This is an example input as a yml file:

bond_order_assignment: False  # False if bond order assignment should be skipped, only reasonable opt mode (standalone force-field optimization)
cycle_detection: True # False if cycle detection should be skipped, only reasonable opt mode (standalone force-field optimization).
repulsion_charge: 100.0 # Charge used for the Coulomb term in the Force field, every atom-atom pair uses the same charge, only reasonable opt mode (standalone force-field optimization). Defaults to 100.0
set_edges: True #False if no bonds should be constrained automatically.
set_angles: True #False if no angles should be constrained automatically.
set_dihedrals: True # False if no dihedrals should be constrained automatically.
set_repulsion: True #False if no coulomb term should be used automatically.

constraints:
  bonds:
    - atoms: [19, 23]  # List of atoms involved in the bond
      value: 1.5  # Ideal bond length. 
  angles:
    - atoms: [19, 23, 35]  # List of atoms involved in the angle
      value: 45.0  # Angle to which the angle between the three atoms is to be constrained
    - atoms: [35, 23, 19]  # List of atoms involved in the angle
      value: 45.0  # Angle to which the angle between the three atoms is to be constrained

  dihedrals:
    - atoms: [30, 18, 14, 13]  # List of atoms involved in the dihedral
      value:  90.0  # Actual values for the dihedral parameters

In Python from a list of Cartesian coordinates:

from molbar.idealize import idealize_structure_from_coordinates

def idealize_structure_from_coordinates(coordinates: list, elements: list, return_data=False, timing=False, input_constraint=None) -> Union[list, str]:

Arguments:

  coordinates (list): Cartesian coordinates of the molecule.
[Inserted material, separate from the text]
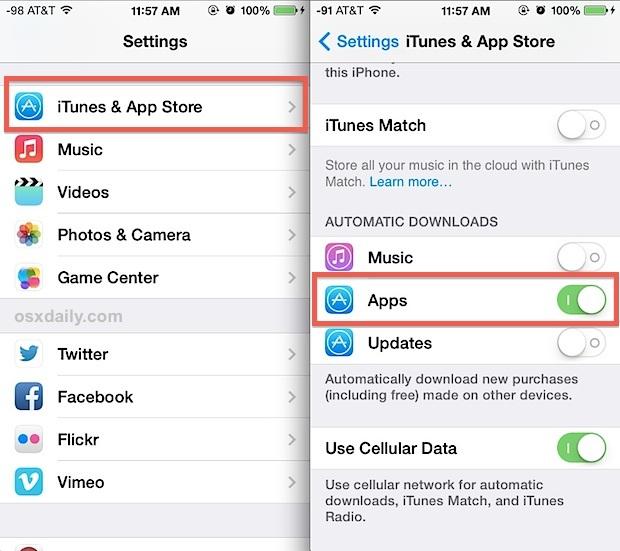 Abilita download di app automatici in iOS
  elements (list): Elements of the molecule. Either the element symbols or atomic numbers can be used.

  return_data (bool, optional): Whether to return MolBar data. MolBar can return detailed data, including information about bonding, VSEPR geometries, fragments, and more. This data is useful for understanding what MolBar recognizes and can be leveraged for other projects.

  timing (bool, optional): Whether to print the duration of this calculation.
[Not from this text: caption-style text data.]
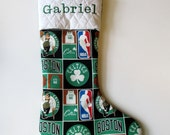 Your stocking with name embroidered - Boston Celtics - Personalized stocking - Gifts for kids - personalized stocking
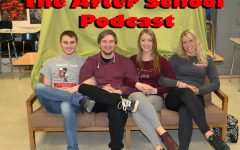 After School Podcast Episode 5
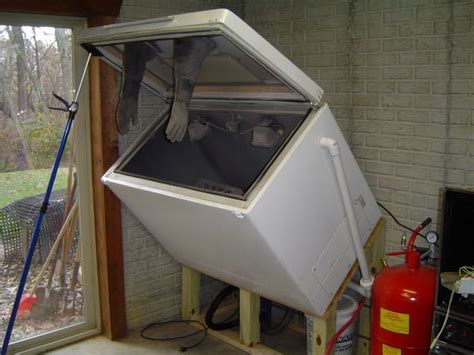 How To Make A Blast Cabinet by Sandblast Cabinet Diy Sandblasting Cabinet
  input_constraint (dict, optional): The constraint for the calculation. See documentation for more information.

Returns:

  n_atoms (int): Number of atoms in the molecule.
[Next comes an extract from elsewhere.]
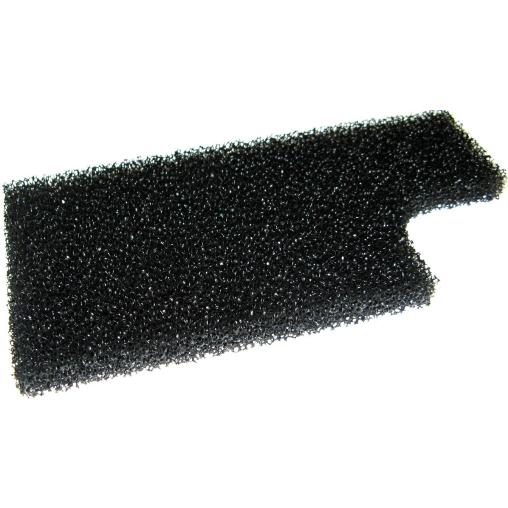 nilco Motorschutzfilter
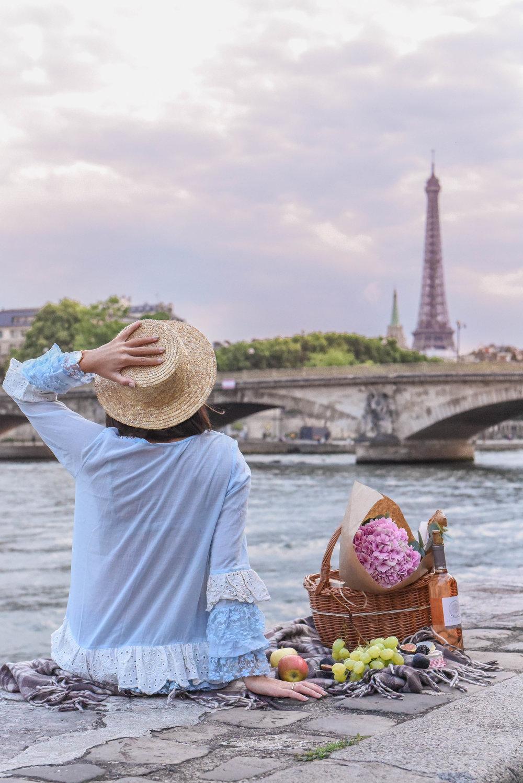 Paris-picnic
  energy (float): Final energy of the molecule after idealization.

  coordinates (list): Final coordinates of the molecule after idealization.

  elements (list): Elements of the molecule.

    data (dict): Molbar data.

This is an example input as a Python dict:

  {'bond_order_assignment': True, #False if bond order assignment should be skipped, only reasonable opt mode (standalone force-field optimization)
  'cycle_detection': True, #False if cycle detection should be skipped, only reasonable opt mode (standalone force-field optimization).
  'set_edges': True #False if no bonds should be constrained automatically.
  'set_angles': True #False if no angles should be constrained automatically.
  'set_dihedrals': True #False if no dihedrals should be constrained automatically.
  'set_repulsion': True #False if no coulomb term should be used automatically.
  'repulsion_charge': 100.0, # Charged used for the Coulomb term in the Force field, every atom-atom pair uses the same charge, only reasonable opt mode (standalone force-field optimization). Defaults to 100.0
  'constraints': {'bonds': [{'atoms': [1,2], 'value':1.5},...], #atoms: list of atoms that define the bond, value is the ideal bond length in angstrom, atom indexing starts with 1.
                  'angles': [{'atoms': [1,2,3], 'value':90.0},...], #atoms: list of atoms that define the angle, value is the ideal angle in degrees, atom indexing starts with 1.
                  'dihedrals': [{'atoms': [1,2,3,4], 'value':180.0},...]}  #atoms: list of atoms that define the dihedral, value is the ideal dihedral angle in degrees, atom indexing starts with 1.
  }

Additional Command line Scripts provided by the MolBar package.

Ensplit

Helper script to split an ensemble file into individual ensembles, each with a unique molecular barcode:

ensplit ensemble.trj -T 8 -topo

file                  Input file 

The file can be in formats such as XYZ, Turbomole coord, SDF/MOL, CIF, PDB, Gaussian (.com, .gjf, .log), and many others. For a complete list, refer to the ASE documentation, ASE I/O Formats: https://wiki.fysik.dtu.dk/ase/ase/io/io.html). The file must contain 3D coordinates and explicit hydrogen atoms.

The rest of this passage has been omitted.